* [Short task]: Pick out each line of the records below that contains the word "sleeve" and copy it.

* [Rows]:
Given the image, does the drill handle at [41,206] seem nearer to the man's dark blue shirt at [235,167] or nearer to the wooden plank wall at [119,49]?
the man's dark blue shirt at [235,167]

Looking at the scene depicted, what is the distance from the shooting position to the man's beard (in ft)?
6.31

...

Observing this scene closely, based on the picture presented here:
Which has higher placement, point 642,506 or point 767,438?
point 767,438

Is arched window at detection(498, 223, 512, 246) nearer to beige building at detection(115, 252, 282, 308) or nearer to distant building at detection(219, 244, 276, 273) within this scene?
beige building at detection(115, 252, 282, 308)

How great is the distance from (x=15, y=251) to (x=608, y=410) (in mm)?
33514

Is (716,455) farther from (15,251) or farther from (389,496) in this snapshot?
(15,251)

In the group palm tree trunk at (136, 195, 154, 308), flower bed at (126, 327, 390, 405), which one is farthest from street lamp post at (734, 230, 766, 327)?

--

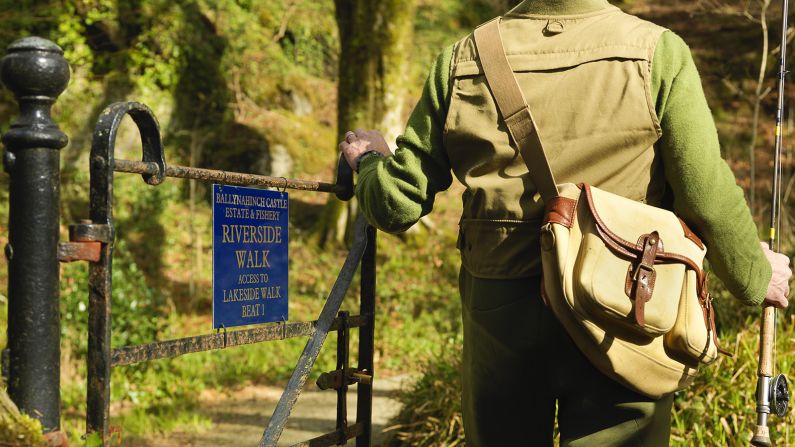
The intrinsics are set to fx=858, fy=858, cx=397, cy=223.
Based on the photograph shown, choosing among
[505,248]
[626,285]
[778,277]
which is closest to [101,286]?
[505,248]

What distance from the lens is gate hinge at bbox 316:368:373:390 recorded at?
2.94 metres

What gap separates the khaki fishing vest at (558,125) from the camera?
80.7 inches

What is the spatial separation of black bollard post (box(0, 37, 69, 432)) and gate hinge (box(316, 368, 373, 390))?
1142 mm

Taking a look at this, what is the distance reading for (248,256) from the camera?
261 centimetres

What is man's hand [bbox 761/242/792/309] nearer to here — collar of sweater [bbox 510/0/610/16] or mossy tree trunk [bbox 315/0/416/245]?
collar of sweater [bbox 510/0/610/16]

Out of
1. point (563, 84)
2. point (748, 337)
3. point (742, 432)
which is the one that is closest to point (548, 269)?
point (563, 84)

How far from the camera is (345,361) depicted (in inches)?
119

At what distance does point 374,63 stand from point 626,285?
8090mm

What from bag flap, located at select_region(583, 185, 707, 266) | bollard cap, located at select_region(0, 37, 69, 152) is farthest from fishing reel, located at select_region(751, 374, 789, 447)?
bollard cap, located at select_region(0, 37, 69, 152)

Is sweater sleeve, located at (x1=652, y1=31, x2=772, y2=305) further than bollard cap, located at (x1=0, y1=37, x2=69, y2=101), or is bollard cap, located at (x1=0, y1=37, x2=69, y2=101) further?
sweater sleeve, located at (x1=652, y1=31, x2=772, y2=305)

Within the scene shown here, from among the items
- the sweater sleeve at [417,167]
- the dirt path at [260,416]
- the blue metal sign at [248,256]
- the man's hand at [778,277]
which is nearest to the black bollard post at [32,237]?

* [Complete answer]:
Is sweater sleeve, located at (x1=652, y1=31, x2=772, y2=305) further than bollard cap, located at (x1=0, y1=37, x2=69, y2=101), or is bollard cap, located at (x1=0, y1=37, x2=69, y2=101) further?
sweater sleeve, located at (x1=652, y1=31, x2=772, y2=305)
- the sweater sleeve at [417,167]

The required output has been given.